BERT is just a single text diffusion step
Connection between BERT/MLM and diffusion
- Many commenters like the framing that masked language modeling (MLM) is essentially a single denoising step of a diffusion process.
- Several note this connection has been made before in papers on text diffusion and generative MLMs; the post is praised more for its clarity and simplicity than for novelty.
- Some argue the “is this diffusion or MLM?” taxonomy is unhelpful; what matters is whether the procedure works, not the label.
Noise, corruption, and token semantics
- A key distinction raised: continuous diffusion adds smooth noise, whereas in text you must corrupt discrete symbols.
- Simple random corruption (e.g., random bytes or tokens) is easy but may not teach robustness to realistic model “mistakes,” which are usually semantically related errors.
- Several attempts and papers tried semantic corruption (e.g., “quick brown fox” → “speedy black dog”), but masking often turned out easier for models to invert.
Diffusion vs autoregressive LLMs and human cognition
- One camp feels diffusion-like, iterative refinement is more “brain-like” than token-by-token generation, matching personal experience of drafting and revising.
- Others push back: humans still emit words sequentially; internal planning and revision happen in a latent, higher-level space, not literally as word-diffusion.
- Long subthread debates whether autoregressive models “plan ahead.” Cited interpretability work suggests they maintain latent features for future rhyme or structure.
- There is disagreement over whether re-evaluating context each token (with KV cache) counts as genuine planning or “starting anew with memory.”
Editing, backtracking, and code applications
- Diffusion-style models naturally support in-place editing: masking regions to refine or correct them instead of only appending tokens.
- This is seen as especially promising for code editing and inline completion, where you want to revise existing text, not just extend it.

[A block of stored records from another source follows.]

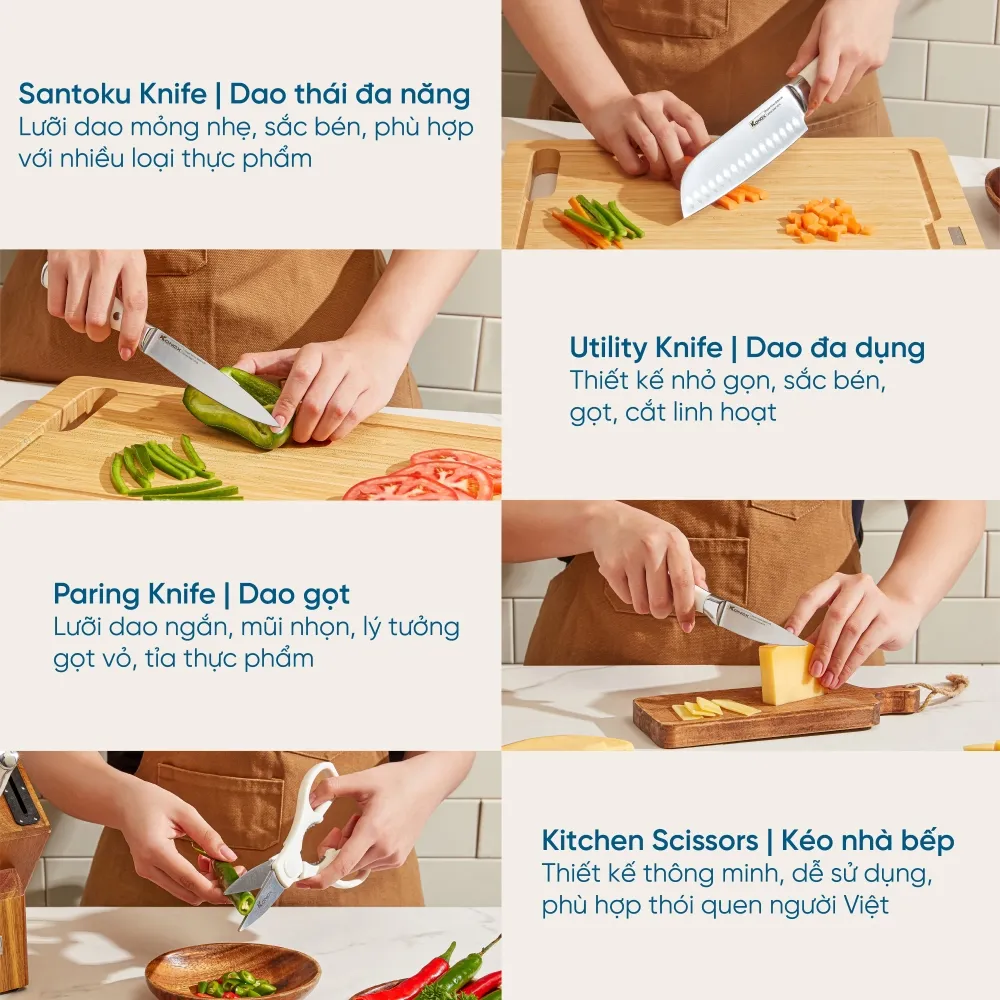 Santoku Knife | Dao thái đa năng
Lưỡi dao mỏng nhẹ, sắc bén, phù hợp với nhiều loại thực phẩm

Utility Knife | Dao đa dụng
Thiết kế nhỏ gọn, sắc bén, gọt, cắt linh hoạt

Paring Knife | Dao gọt
Lưỡi dao ngắn, mũi nhọn, lý tưởng gọt vỏ, tỉa thực phẩm

Kitchen Scissors | Kéo nhà bếp
Thiết kế thông minh, dễ sử dụng, phù hợp thói quen người Việt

- Commenters note that diffusion can already reintroduce noise and delete tokens; ideas include logprob-based masking schedules and explicit expand/delete tokens for Levenshtein-like edits.
Design challenges and open directions
- Discrete tokens force diffusion into embedding space, making training more complex than pixel-level image diffusion.
- People are interested in:
- Starting from random tokens vs full masks.
- Hybrid models combining continuous latent diffusion with autoregressive transformers.
- Comparisons with ELECTRA/DeBERTa and availability of open text-diffusion bases for fine-tuning, especially on code.